Gender pay gap: Parliament adopts new rules on binding pay-transparency measuresC-BY-4.0: © European Union 2020 – Source: EP
- Women in the EU on average earn 13% less than men for doing the same job
- End of pay secrecy: workers will have the right to information on pay in their category of work
- Dissuasive penalties, including fines, for employers that do not comply with the rules
- Companies will have to act if their gender pay gap is over 5%
New legislation will require EU companies to disclose information that makes it easier for employees to compare salaries and to expose existing gender pay gaps.
Under the rules -adopted on Thursday by Parliament’s plenary by 427 votes to 79 against and 76 abstentions-, pay structures to compare pay levels will have to be based on gender-neutral criteria and include gender-neutral job evaluation and classification systems. Vacancy notices and job titles will have to be gender neutral and recruitment processes led in a non-discriminatory manner.
If pay reporting shows a gender pay gap of at least 5%, employers will have to conduct a joint pay assessment in cooperation with their workers’ representatives. Member states will have to put in place effective, proportionate and dissuasive penalties, such as fines, for employers that infringe the rules. A worker who has suffered harm as a result of an infringement will have the right to claim compensation. For the first time, intersectional discrimination and the rights of non-binary persons have been included in the scope of the new rules.
Prohibit pay secrecy
The rules stipulate that workers and workers’ representatives will have the right to receive clear and complete information on individual and average pay levels, broken down by gender. Pay secrecy will be banned; there should be no contractual terms that restrict workers from disclosing their pay, or from seeking information about the same or other categories of workers’ pay.
Shift of burden of proofOn pay-related issues, the burden of proof will shift from the worker to the employer. In cases where a worker feels that the principle of equal pay has not been applied and takes the case to court, national legislation should oblige the employer to prove that there has been no discrimination.
Quotes by the rapporteurs
Samira Rafaela (Renew Europe, NL), of the Women’s Rights and Gender Equality Committee, said: “My priority was to ensure the most inclusive and impactful pay transparency measures for workers. Not only do we finally have binding measures to tackle the gender pay gap, but also all citizens of the EU are empowered, recognised and protected against pay discrimination. Non-binary people have the same right to information as men and women. I’m proud that with this Directive, we have defined intersectional discrimination for the first time in European legislation and included it as aggravating circumstances when determining penalties.”

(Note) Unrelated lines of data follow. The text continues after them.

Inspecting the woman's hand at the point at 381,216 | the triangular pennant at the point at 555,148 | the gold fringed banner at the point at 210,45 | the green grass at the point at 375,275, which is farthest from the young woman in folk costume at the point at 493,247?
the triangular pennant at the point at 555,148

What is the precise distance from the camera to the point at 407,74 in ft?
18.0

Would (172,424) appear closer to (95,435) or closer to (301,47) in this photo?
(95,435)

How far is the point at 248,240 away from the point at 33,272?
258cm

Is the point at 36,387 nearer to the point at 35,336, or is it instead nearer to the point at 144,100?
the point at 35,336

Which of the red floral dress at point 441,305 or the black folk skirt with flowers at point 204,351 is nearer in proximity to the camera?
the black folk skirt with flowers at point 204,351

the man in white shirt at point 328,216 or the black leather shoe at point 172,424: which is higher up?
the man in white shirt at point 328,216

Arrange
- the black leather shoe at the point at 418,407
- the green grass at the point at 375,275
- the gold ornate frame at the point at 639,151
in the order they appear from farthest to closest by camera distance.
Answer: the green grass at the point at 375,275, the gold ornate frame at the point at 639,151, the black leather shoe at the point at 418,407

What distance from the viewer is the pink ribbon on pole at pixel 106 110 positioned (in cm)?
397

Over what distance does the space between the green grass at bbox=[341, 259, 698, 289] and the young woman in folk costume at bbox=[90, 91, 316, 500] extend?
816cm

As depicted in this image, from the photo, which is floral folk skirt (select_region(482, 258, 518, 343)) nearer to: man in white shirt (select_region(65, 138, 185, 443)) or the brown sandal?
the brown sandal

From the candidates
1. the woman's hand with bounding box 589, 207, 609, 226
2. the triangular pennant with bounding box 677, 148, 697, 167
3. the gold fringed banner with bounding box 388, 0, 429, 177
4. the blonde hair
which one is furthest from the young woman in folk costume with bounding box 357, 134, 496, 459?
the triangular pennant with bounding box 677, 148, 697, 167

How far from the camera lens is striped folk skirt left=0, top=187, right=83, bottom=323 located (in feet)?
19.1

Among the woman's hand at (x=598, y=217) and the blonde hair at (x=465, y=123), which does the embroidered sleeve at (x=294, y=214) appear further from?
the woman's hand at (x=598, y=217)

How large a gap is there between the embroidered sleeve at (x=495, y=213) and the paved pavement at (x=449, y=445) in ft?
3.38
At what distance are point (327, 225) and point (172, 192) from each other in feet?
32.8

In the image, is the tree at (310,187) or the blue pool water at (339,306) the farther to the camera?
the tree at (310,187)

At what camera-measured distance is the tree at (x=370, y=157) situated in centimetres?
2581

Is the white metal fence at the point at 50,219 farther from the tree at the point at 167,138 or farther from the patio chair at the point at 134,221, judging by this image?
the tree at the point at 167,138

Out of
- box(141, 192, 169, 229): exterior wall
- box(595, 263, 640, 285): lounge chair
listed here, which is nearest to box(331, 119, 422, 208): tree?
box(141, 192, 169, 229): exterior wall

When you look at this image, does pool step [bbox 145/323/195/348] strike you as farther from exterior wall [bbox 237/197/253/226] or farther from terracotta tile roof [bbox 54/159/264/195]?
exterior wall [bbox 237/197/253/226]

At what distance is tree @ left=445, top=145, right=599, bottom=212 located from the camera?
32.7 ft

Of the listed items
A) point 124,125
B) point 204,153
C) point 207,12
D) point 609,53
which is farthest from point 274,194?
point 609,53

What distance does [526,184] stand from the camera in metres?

Kira Marie Peter-Hansen (Greens/EFA, DK), of the Employment and Social Affairs Committee, said: “This legislation makes it crystal clear that we do not accept any kind of gender pay discrimination in the EU. Historically, women’s work has been undervalued and underpaid, and with this directive we take an important step to secure equal pay for work of equal value.
I am very proud of the fact that the Parliament managed to enlarge the scope, strengthen the role of the social partners and ensure strong individual and collective rights.”
The Council will have to formally approve the agreement before the text is signed into law and published in the EU Official Journal. The new rules will come into force twenty days after their publication.
The principle of equal pay is laid down in Article 157 TFEU. However, across the European Union, the gender pay gap persists and stands at around 13%, with significant variations among member states; it has decreased only minimally over the last ten years.